One alternative would be to create a global store component to store dfmeans
and pass its state to update_output
such that it gets appended every time a new file is uploaded:
@app.callback(Output('output-datatable', 'children'),
Output('global-stored-data', 'data')
Input('upload-data', 'contents'),
State('upload-data', 'filename'),
State('upload-data', 'last_modified'),
State('global-stored-data', 'data'))
def update_output(list_of_contents, list_of_names, list_of_dates, global_stored_data):
dfmeans = [pd.DataFrame(data) for data in global_stored_data]
if list_of_contents is not None:
children = [
parse_contents(c, n, d, dfmeans) for c, n, d in
zip(list_of_contents, list_of_names, list_of_dates)]
global_stored_data = [df.to_dict('records') for df in dfmeans]
return children, global_stored_data
else:
return dash.no_update
The global store should be created with storage_type='memory'
, such that its content is not persisent when you refresh the page.
That being said, I noticed that children
, the output of update_output
, is a list of html.Div()
, each returned by parse_contents
. However, part of the content of each Div
is dcc.Store(id='stored-data', data=dfmean.to_dict('records'))

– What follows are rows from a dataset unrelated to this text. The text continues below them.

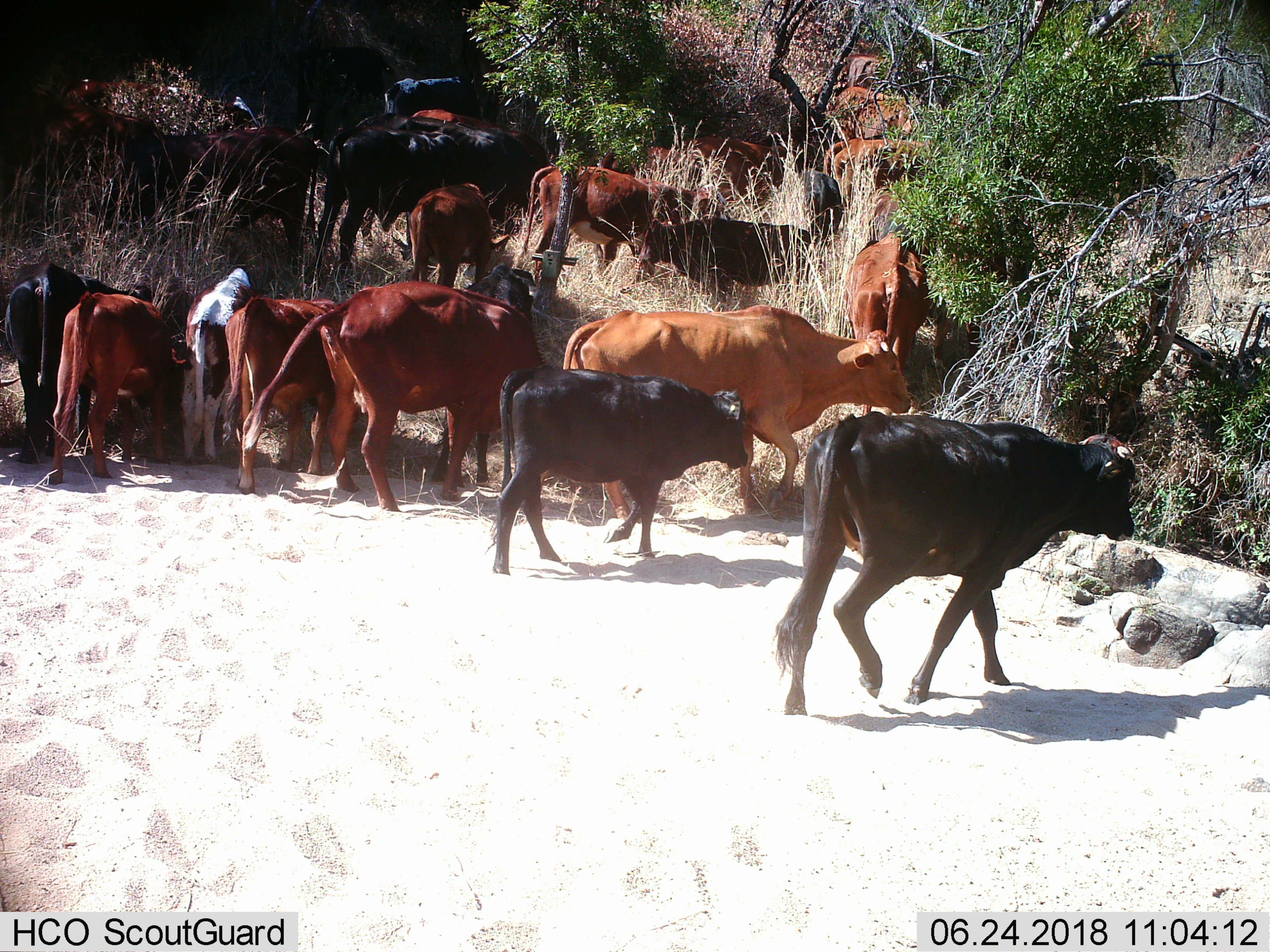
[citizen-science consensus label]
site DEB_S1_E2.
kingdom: Animalia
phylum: Chordata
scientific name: Vertebrata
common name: domestic animal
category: domesticanimal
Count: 11-50.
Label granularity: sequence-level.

, so multiple instances of dcc.Store
with the same id stored-data
are output simultaneously, doesn't that generate an error? Unless I misunderstood your layout, I think you have only one graph (with multiple data file contents overlayed in it), so I think you should revise that part of code to use only one dcc.Store
for the concatenated data, as suggested above.